Das App-Angebot von Henle ist natürlich der richtige Weg. Man hat es doch an der Musikindustrie gesehen, der erbitterte Kampf gegen die mp3-"Raubkopien" war plötzlich sinnlos, als es kundenfreundliche Angebote zum Download gab. Die Verlage sind hier noch ein Jahrzehnt hinterher ...

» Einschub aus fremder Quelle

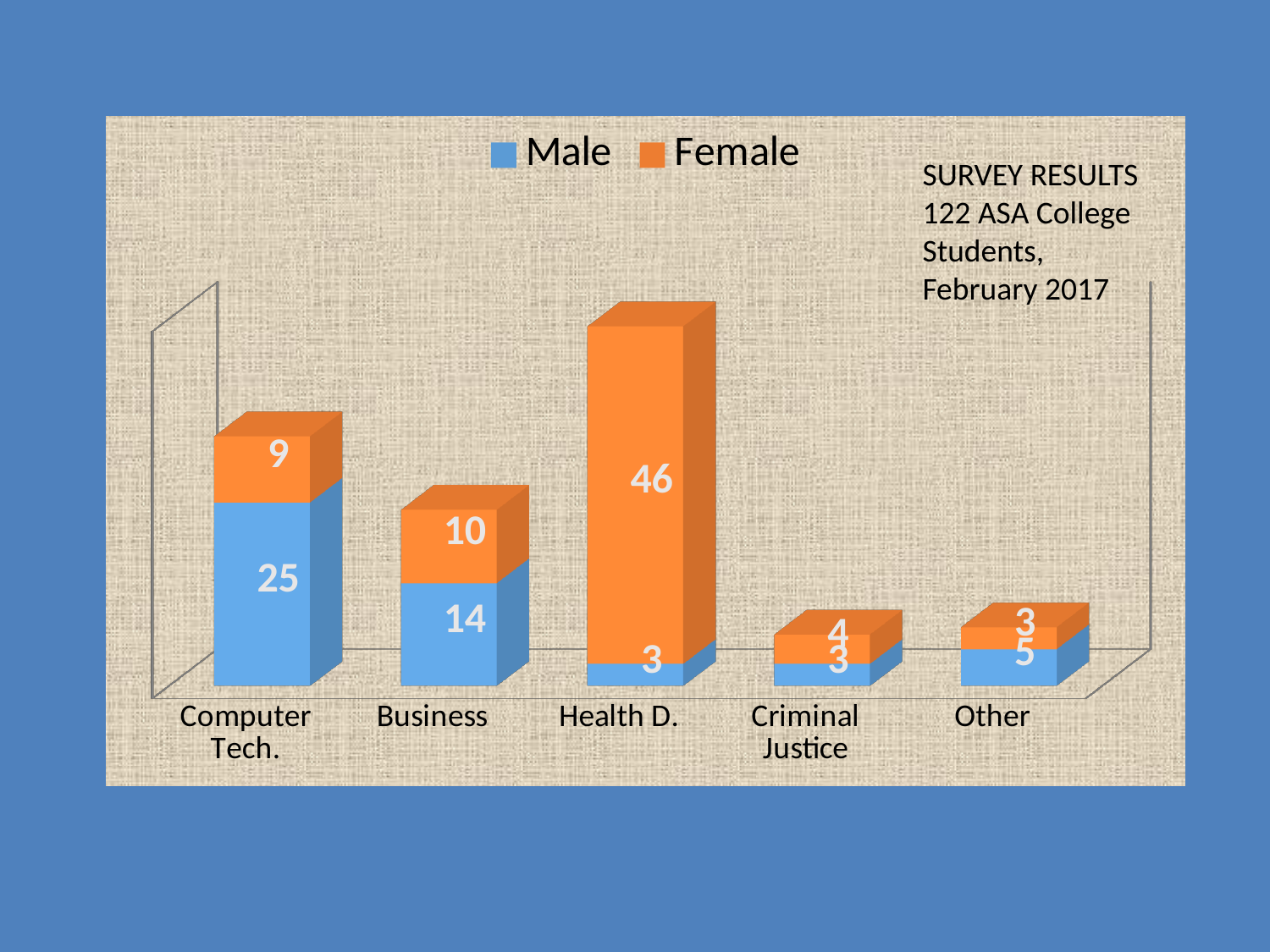
How many categories are shown on the x axis? 5 What kind of chart is shown on the slide? Stacked bar chart What is the Male value for Other? 5 Which category has the highest Male value? Computer Tech. Which category has the highest Female value? Health D. What is the Male value for Computer Tech.? 25 What is the Female value for Business? 10 What is the Female value for Health D.? 46 How many series does the legend list? 2 Which is larger, the Male value for Business or the Male value for Health D.? Male value for Business What is the total of the stacked bar for Business? 24 What is the difference between the Male and Female values for Computer Tech.? 16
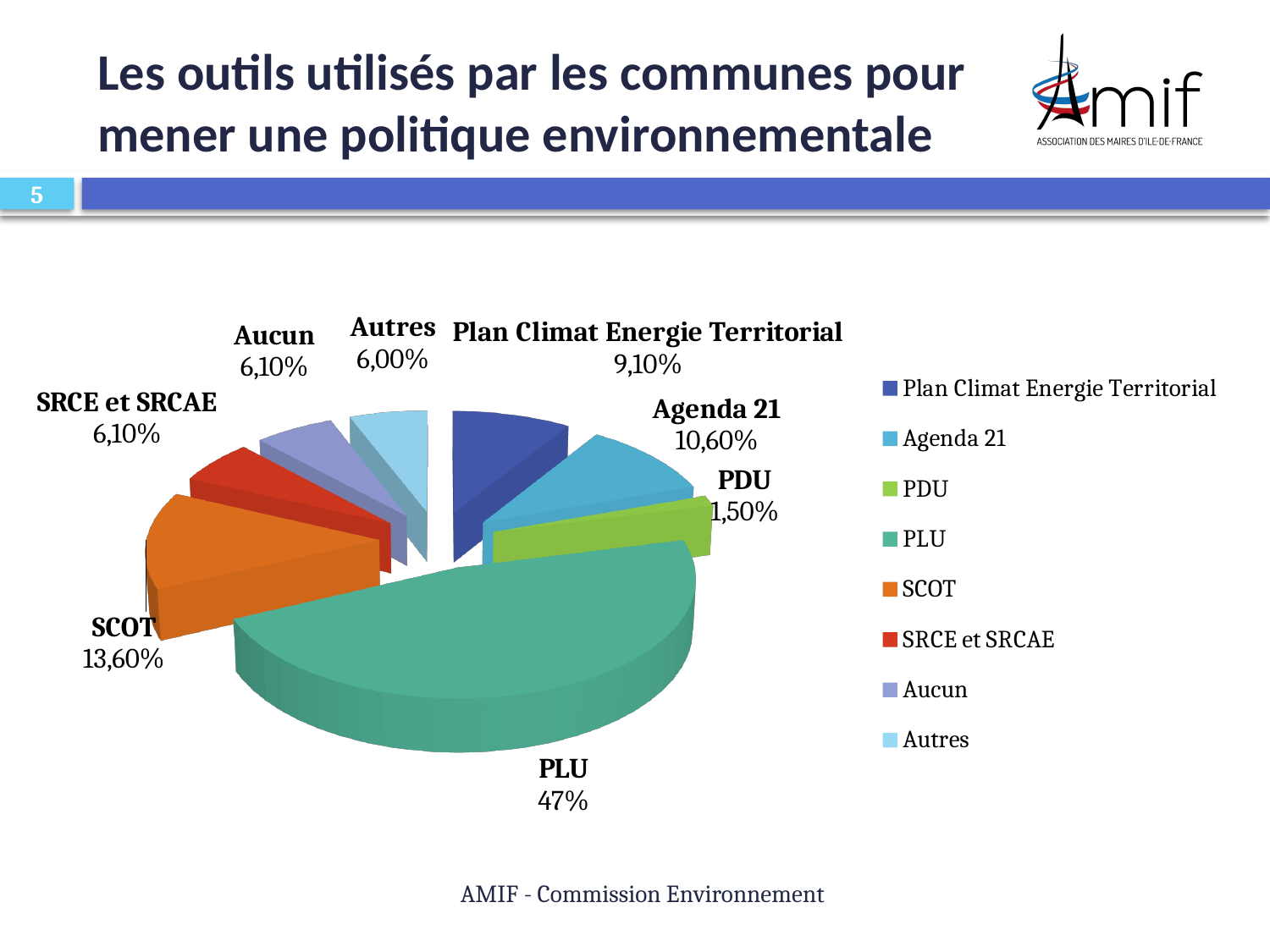
Which category has the smallest share of the pie? PDU What is the difference between the values for PLU and SCOT? 33,40% What is the value for Agenda 21? 10,60% What is the value for PLU? 47% Which category has the largest share of the pie? PLU How many categories does the pie chart have? 8 What is the value for PDU? 1,50% Which is larger, the value for Agenda 21 or the value for Plan Climat Energie Territorial? Agenda 21 What kind of chart is shown on the slide? pie chart Which colour represents SCOT in the legend? orange What is the value for SCOT? 13,60% What is the value for Plan Climat Energie Territorial? 9,10%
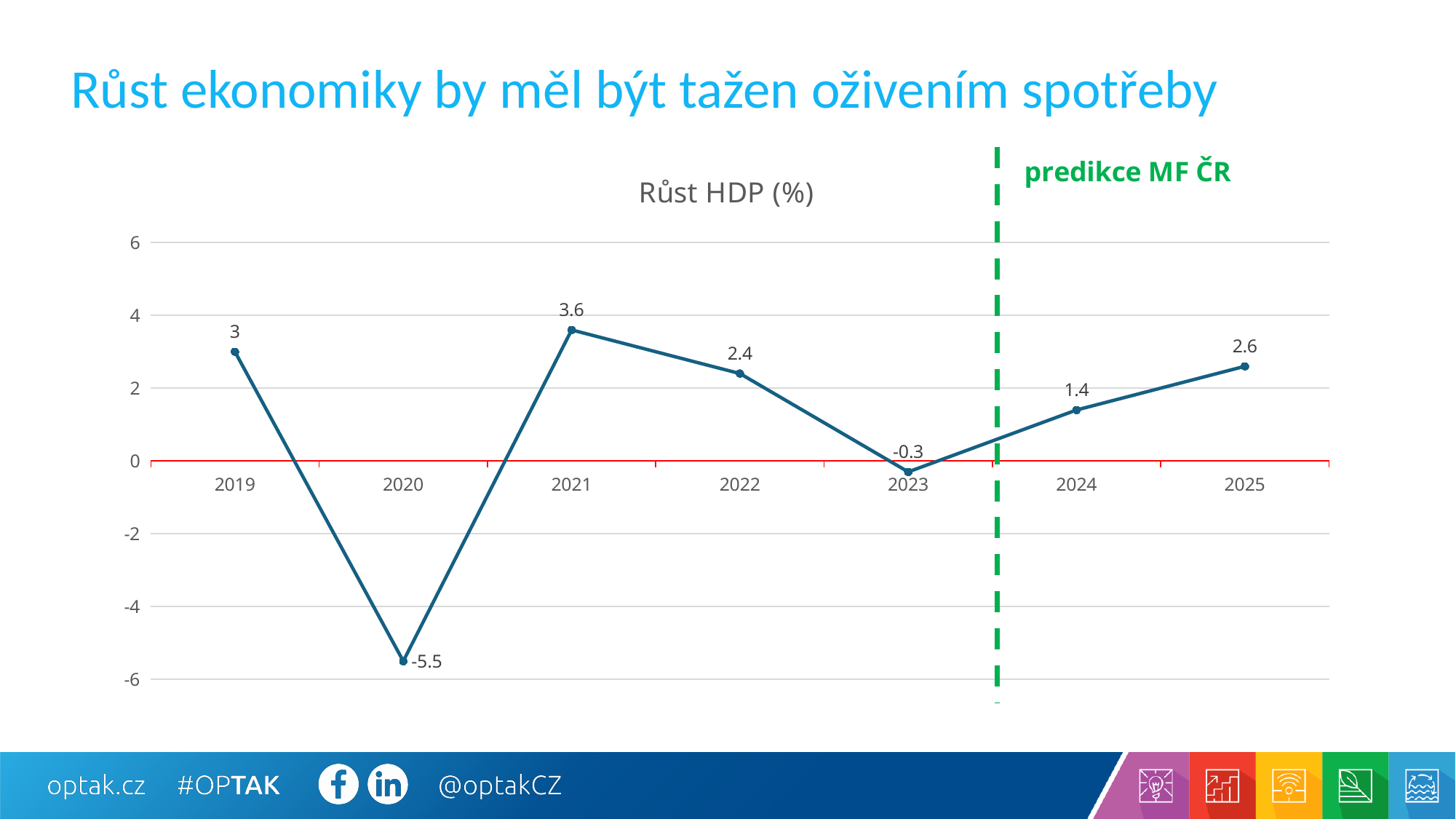
What is the GDP growth value for 2024? 1.4 What is the difference between the GDP growth values for 2021 and 2022? 1.2 How many years are plotted on the chart? 7 What kind of chart is shown on the slide? line chart Do the values rise or fall from 2023 to 2025? rise What is the GDP growth value for 2021? 3.6 Which year has a larger GDP growth value, 2019 or 2025? 2019 Which year has the highest GDP growth value? 2021 Which year has the lowest GDP growth value? 2020 What is the title of the chart? Růst HDP (%) Is the value for 2020 greater or less than -4? less What is the GDP growth value for 2020? -5.5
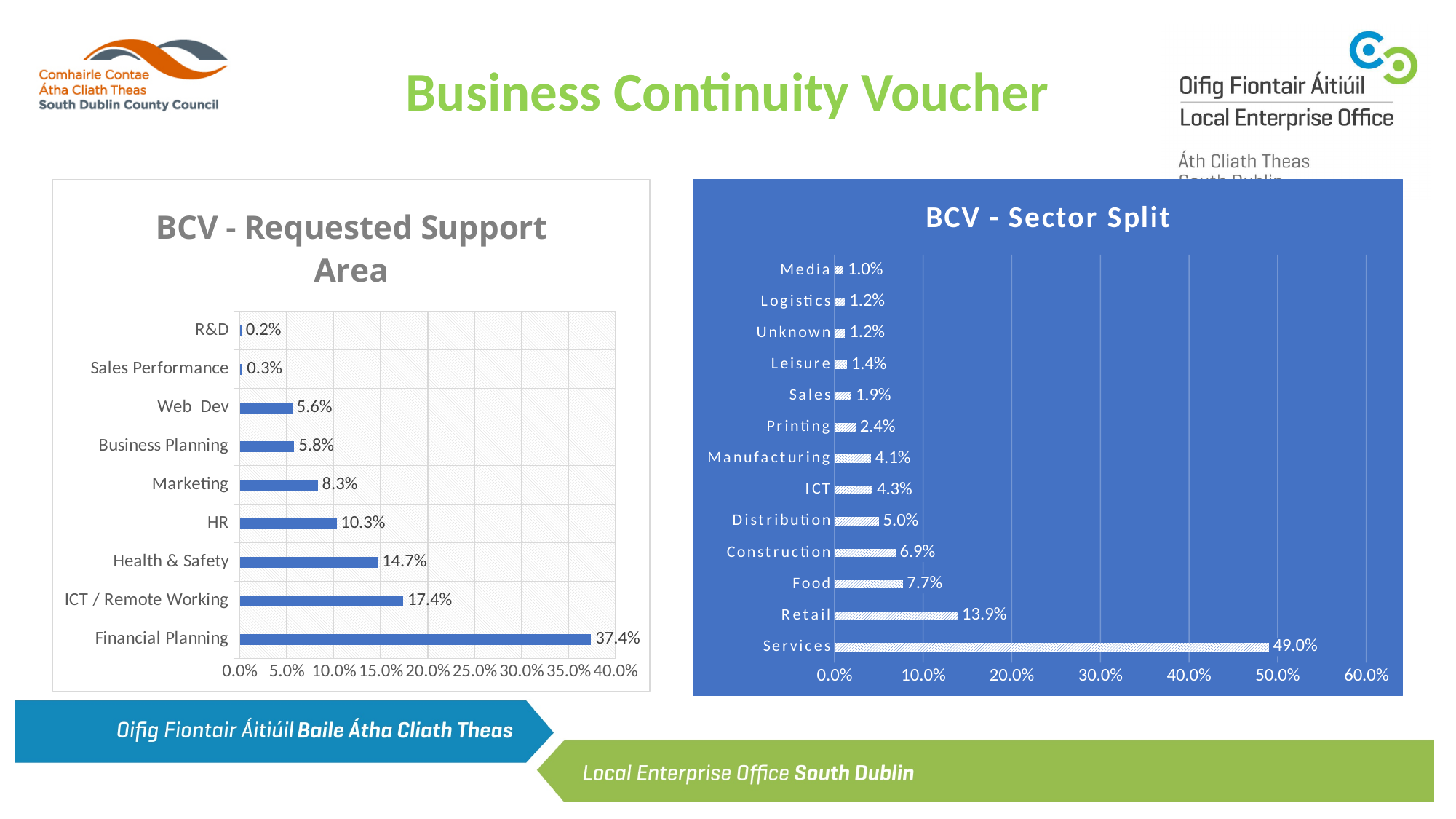
What kind of chart is the 'BCV - Sector Split' chart? Bar chart In the 'BCV - Requested Support Area' chart, what is the value for HR? 10.3% In the 'BCV - Sector Split' chart, which sector has the highest value? Services In the 'BCV - Requested Support Area' chart, what is the difference between ICT / Remote Working and Health & Safety? 2.7% In the 'BCV - Sector Split' chart, what is the value for Retail? 13.9% In the 'BCV - Requested Support Area' chart, how many categories are shown? 9 In the 'BCV - Requested Support Area' chart, what is the value for Financial Planning? 37.4% In the 'BCV - Sector Split' chart, what is the difference between Services and Retail? 35.1% In the 'BCV - Sector Split' chart, how many sectors are shown? 13 In the 'BCV - Requested Support Area' chart, which category has the lowest value? R&D In the 'BCV - Sector Split' chart, which is larger, Food or Construction? Food In the 'BCV - Sector Split' chart, what is the value for Manufacturing? 4.1%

... aber sie holen auf, jedenfalls manche. Auf der chor.com in Hannover erzählten auf einem Podium Leute unter anderem von Carus und Helbling, dass das digitale Angebot inzwischen ganz normal dazugehöre. Es gibt Chöre, die nur noch vom Tablet singen -- wie der organisierte Chorgesang selber ein Mittelstandsphänomen, die Dinger sind ja doch noch recht teuer. Käufer von digitalen Ausgaben sind offenbar ebenso ehrlich, im Zweifelsfall ehrlicher als solche von Drucken -- heißt, wenn ein Chorsatz bestellt wird, ist die Zahl der bezahlten PDFfe näher an einer plausiblen Sänger:innenzahl als die von bestellten Drucken. Die PDFfe sind mit einem Rechtemanagement versehen.

Also eine ähnliche Entwicklung wie bei den Musikdateien: Die Leute sehen sich gern als ehrliche Menschen, und wenn es ein Angebot gibt, das ihnen das leicht macht, nehmen sie es auch wahr.

Ich weiß nicht, ob die Musikverlage ihre anspruchsvolle Kundschaft auf Dauer mit den bisherigen Strukturen bedienen können. Zum Beispiel, wenn man sieht, dass ein Laienorchester sein Programm auf Jahre hinaus rein mit IMSLP-Mitteln organisieren könnte; oder wenn die gesamte Bach-GA auf IMSLP erhältlich ist. Teils sicher nur als Primärquelle tauglich, teils aber auch für die Praxis, in schönem Stich. Viel Griepenkerl-Roitzsch gibt's da ja auch, und die hatten anerkanntermaßen eine bessere Quellenlage als die NBA, plus guten Stich.

Gibt es eigentlich schon das Angebot von Spieltischbauern, das Notenpult gleich mit digitalem Bildschirm oder digitalem Papier auszustatten? Das wäre doch nicht nur technisch, sondern auch aus Sicht der Verlage folgerichtig. Und so ein Display dürfte bei sechs- bis siebenstelligen Gesamtkosten weniger ins Gewicht fallen.

Viele Grüße
Friedrich

Ceterum censeo: Bei Amazon muss in Deutschland niemand einkaufen. Es gibt genug Angebote, die ebenso zuverlässig und schnell funktionieren, ohne dass die Bosse gegen Gewerkschaften agitieren oder die Haltung einer Zeitung unterdrücken, die ihnen zufällig gehört.